Innovative surface treatment of turbojet and turbine engine blades

Heat engines operating on the principle of Joule-Brayton circulation are used particularly in aviation (turbojet engines) and power engineering (turbine engines) to drive electrical energy generators. Cooperation between BUT scientists and TnUAD, along with experts from PBS Velká Bíteš, has resulted in the discovery of a technical solution which will contribute to increasing engine output and service life.

Stator (guide) and rotor (circulating) blades of turbojet and turbine engines are exposed to extreme operational conditions during operation. A special protective layer spread on the outer surface of blades can minimize the effects of oxidation and corrosion. 

rotorové lopatky staré

Fig. 1: Rotor (circulating) blades of a combustion turbine after 3 years of operation.

rotorové lopatky nové

Fig. 2: New rotor blades of a combustion turbine provided with protective coat.

Both stator and rotor blades are manufactured using the technology of precise casting in shell moulds. One material frequently used is the nickel super-alloy Inconel 713LC. This is a high-strength material which tolerates high temperatures well. Unfortunately, these construction materials are less resistant to oxidation and corrosion. One of the ways of providing sufficient resistance against such effects is the application of a protective layer on the outer surface of single parts. This layer separates the materials of the flow parts from direct contact with hot combustion residues formed in the motor combustion chamber. The protective layer is consumed due to abrasive properties of hot gases; however, it protects the basic materials of the flow part. This enables the service life of relatively expensive components to be extended.

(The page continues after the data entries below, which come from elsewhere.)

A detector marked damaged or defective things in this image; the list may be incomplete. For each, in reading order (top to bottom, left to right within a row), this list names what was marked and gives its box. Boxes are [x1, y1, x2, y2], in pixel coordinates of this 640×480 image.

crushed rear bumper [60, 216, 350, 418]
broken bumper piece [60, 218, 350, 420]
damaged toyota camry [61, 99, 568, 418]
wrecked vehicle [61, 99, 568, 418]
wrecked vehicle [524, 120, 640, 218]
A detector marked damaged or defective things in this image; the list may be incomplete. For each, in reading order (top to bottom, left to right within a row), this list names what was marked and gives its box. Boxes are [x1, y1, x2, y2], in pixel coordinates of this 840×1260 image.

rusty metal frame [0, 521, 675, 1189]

The applied layer (coat) must not influence the mechanical properties of the protected material. There exist a range of technologies for applying protective coats and here we find considerable potential for optimization. The most widely recognized coating technology is based on aluminium modified with chromium or platinum elements. The alloys are most often in the form of granulate. At high temperatures vapours develop and react, and the protective alloy (e.g. CrAl) diffuses into the basic material which results in the protective layer. Using additional heat treatment, a more advantageous phase composition of the coat and a better connection with the basic material can be achieved. The advantage of the method is the formation of a relatively even layer and thus the possibility to coat the quite complex shape components of turbines. By adjusting the parameters during coating, the thickness of the protective barrier and depth of saturation of the material with the coat can be regulated. Coat thickness ranges between 30 and 80μm, where the coat is joined to the substrate up to 2/3 of the total thickness.

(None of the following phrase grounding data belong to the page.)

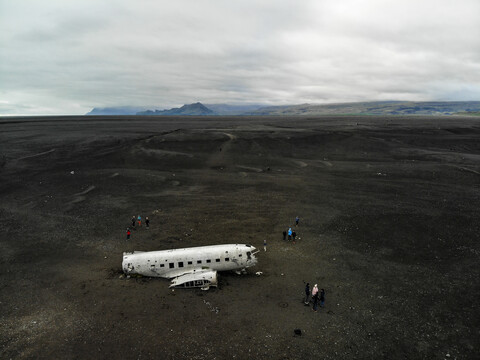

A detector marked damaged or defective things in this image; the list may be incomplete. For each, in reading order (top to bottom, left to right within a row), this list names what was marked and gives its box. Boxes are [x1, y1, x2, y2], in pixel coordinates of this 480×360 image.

crashed airplane wreck [124, 242, 258, 290]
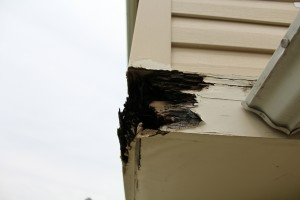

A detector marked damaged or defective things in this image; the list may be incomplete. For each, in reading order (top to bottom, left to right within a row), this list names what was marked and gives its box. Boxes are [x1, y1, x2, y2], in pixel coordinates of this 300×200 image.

peeling paint [117, 67, 211, 164]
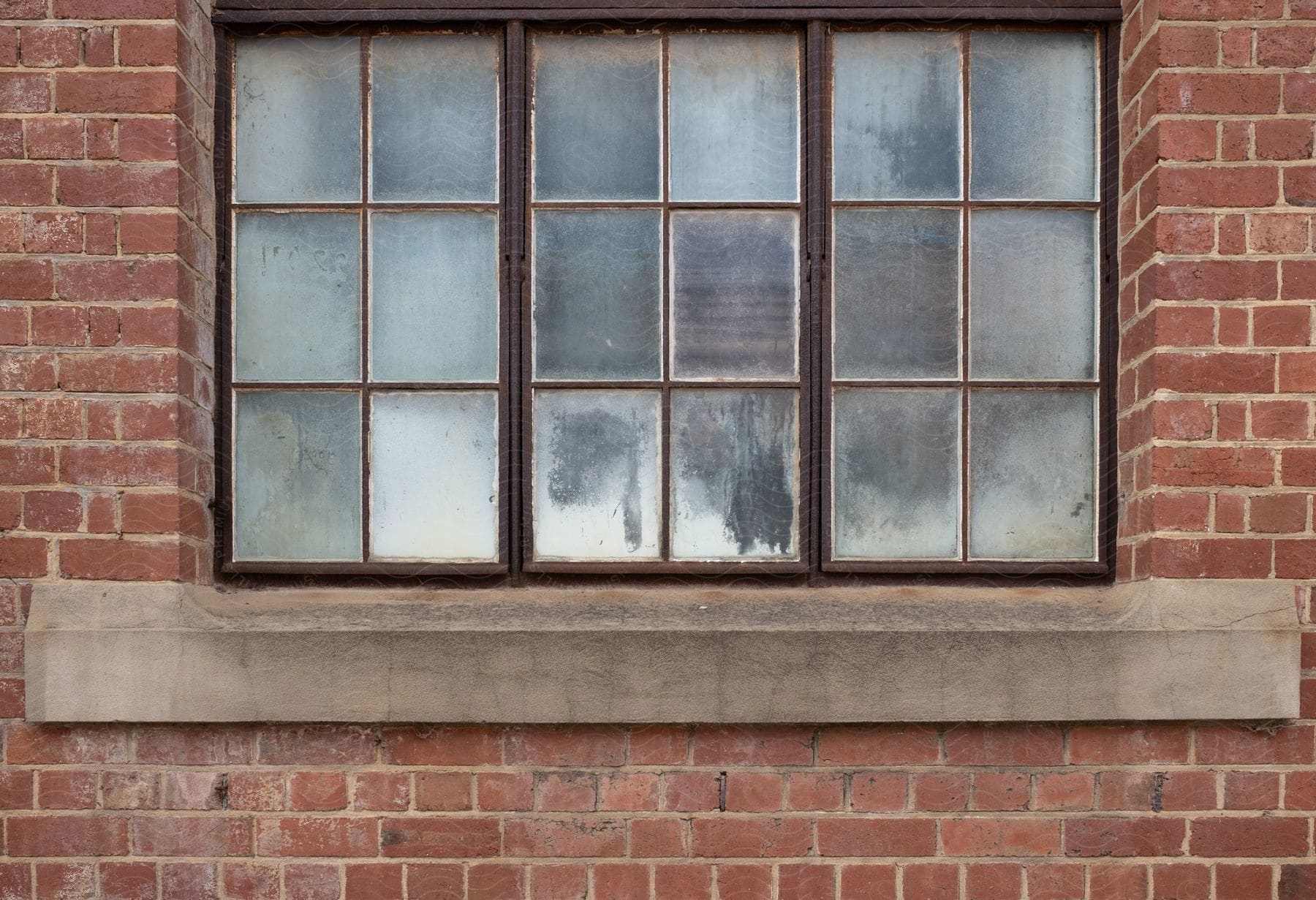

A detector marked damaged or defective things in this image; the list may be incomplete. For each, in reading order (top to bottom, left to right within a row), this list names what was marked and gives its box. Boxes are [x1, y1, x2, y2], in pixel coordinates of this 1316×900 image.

rusty metal frame [211, 10, 1117, 588]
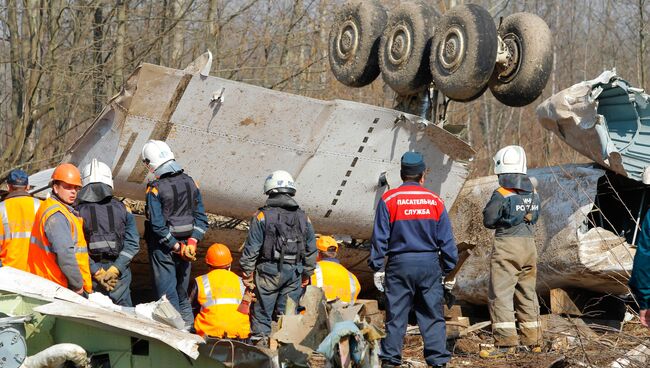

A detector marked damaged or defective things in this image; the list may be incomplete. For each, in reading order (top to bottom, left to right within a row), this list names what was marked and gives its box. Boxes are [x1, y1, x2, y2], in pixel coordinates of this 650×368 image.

crumpled metal sheet [0, 268, 202, 360]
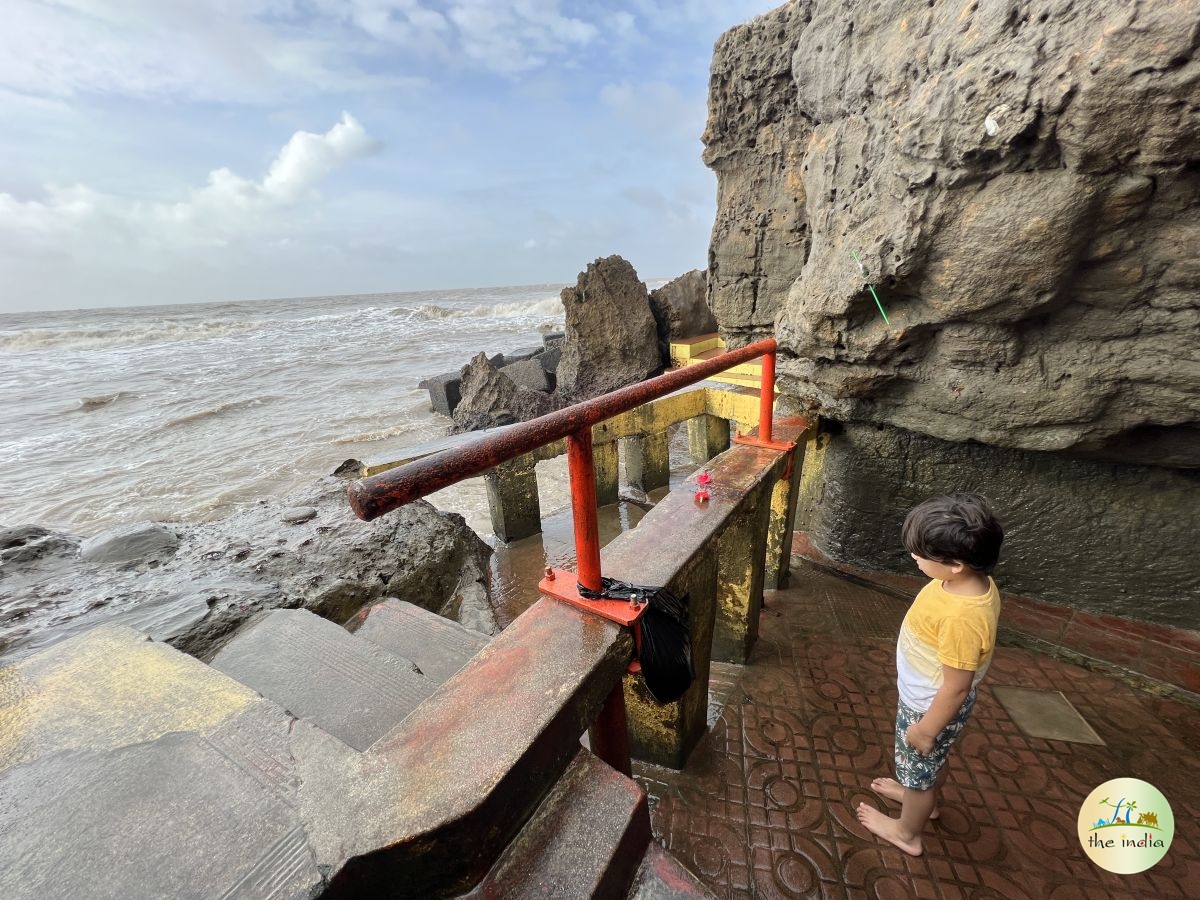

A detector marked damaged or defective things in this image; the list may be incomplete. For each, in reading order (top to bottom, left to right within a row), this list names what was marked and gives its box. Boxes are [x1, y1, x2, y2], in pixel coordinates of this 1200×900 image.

The cooperating scientists Doc. Ing. Marta Kianicová, Ph.D. from the Alexander Dubček Trenčianská University in Trenčín, the scientific team at the Institute of Physical Engineering at BUT under the guidance of Prof. RNDr. Jaroslav Pokluda, CSc., alongside a further team from the Institute of Material Sciences and Engineering at BUT led by Prof. Ing. Tomáš Podrábský, CSc. working with experts from PBS Velká Bíteš have discovered and tested a technical and technological solution consisting of the use of a protective surface of nickel super-alloy which is more resistant to corrosion and oxidation. The coat structure is optimized with regard to the maximum effectiveness of the turbine. The surface of the cast is now covered in an aluminide coating with a thickness of 30 to 90μm and consists of an inner and outer sub-layer. The aluminide surface is formed through a low-active deposition process in which a chemical compound based on aluminium is transported to the surface and reacts with the base material of the cast, thus creating a protective coating. The outer layer consists in particular of a NiAl matrix, and creates a reserve of aluminium needed for the formation of protective oxide. The inner layer is also based on a NiAl matrix, but it also contains a large amount of heat-resistant elements. Elements of the flow parts of turbojet and turbine engines which are coated with this protective layer (coating) provide a higher degree of protection from aggressive combustion products.

This method of protection from aggressive combustion products is protected by the IPO CZ as a utility model: “Structure of Flow Parts of Turbojet and Turbine Engines”.